→ **Work instruction**: Repeat the data exactly. Pictures stay out.

→ **Data section**:
▼
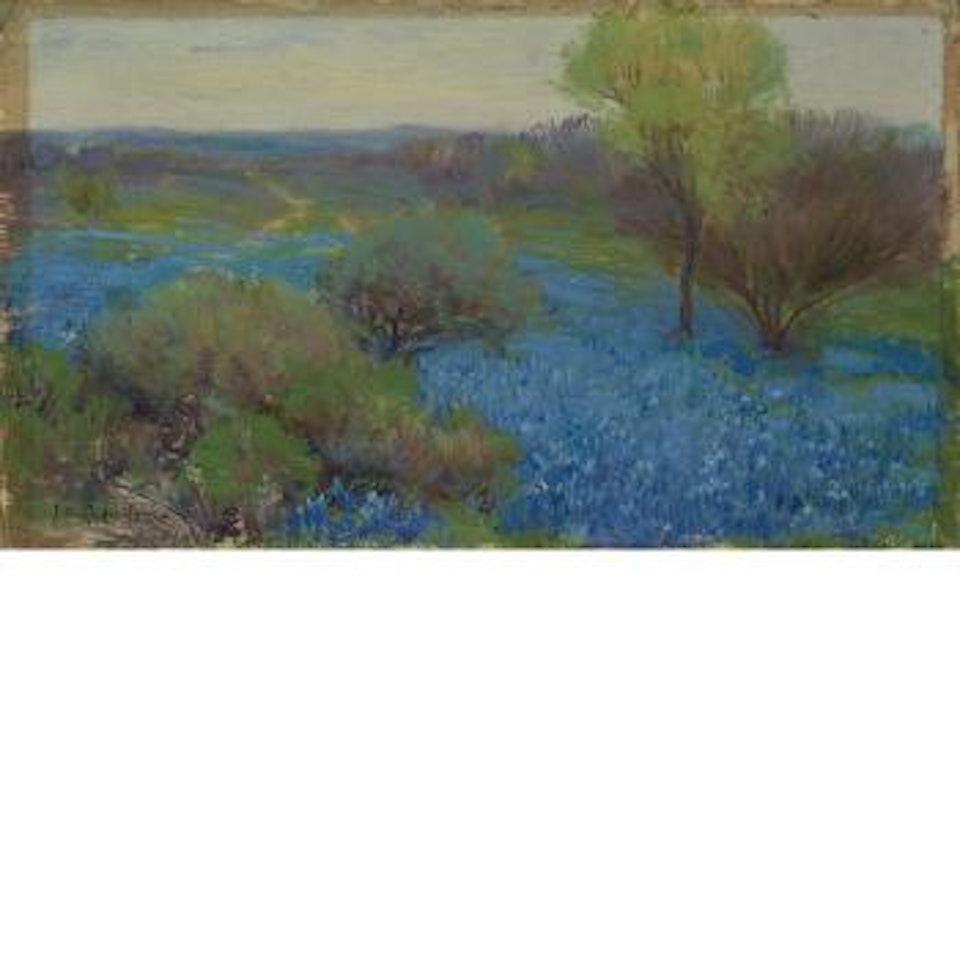 Springtime, San Antonio, Texas, 1912 by Julian Onderdonk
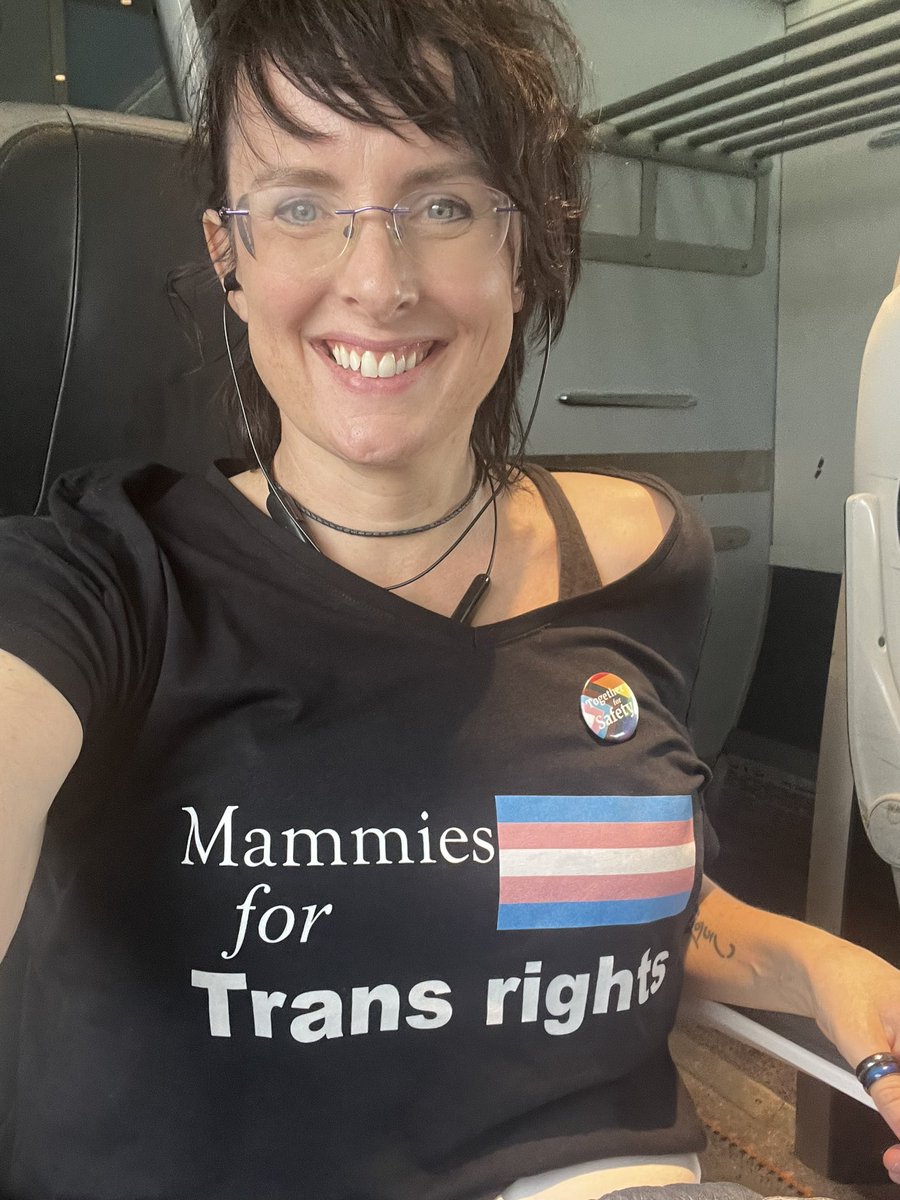 So proud to be joining mammies from all over the country to march in <a href="/DublinPride/">Dublin LGBTQ+ Pride</a> today - hate puts all our kids in danger - please stand with us ❤️🏳️‍⚧️🏳️‍🌈🌈

#Pride2023 #PrideMonth2023 <a href="/Mams4Trans/">Mammies for Trans Rights</a> <a href="/TransEqTogether/">Trans Equality Together</a> #translivesmatter <a href="/DubTrans/">Trans & Intersex Pride Dublin 🏳️‍⚧️🏳️‍🌈</a> #TransRightsAreHumanRights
▲
→ **Response box**:
 Springtime, San Antonio, Texas, 1912 by Julian Onderdonk
 So proud to be joining mammies from all over the country to march in <a href="/DublinPride/">Dublin LGBTQ+ Pride</a> today - hate puts all our kids in danger - please stand with us ❤️🏳️‍⚧️🏳️‍🌈🌈

#Pride2023 #PrideMonth2023 <a href="/Mams4Trans/">Mammies for Trans Rights</a> <a href="/TransEqTogether/">Trans Equality Together</a> #translivesmatter <a href="/DubTrans/">Trans & Intersex Pride Dublin 🏳️‍⚧️🏳️‍🌈</a> #TransRightsAreHumanRights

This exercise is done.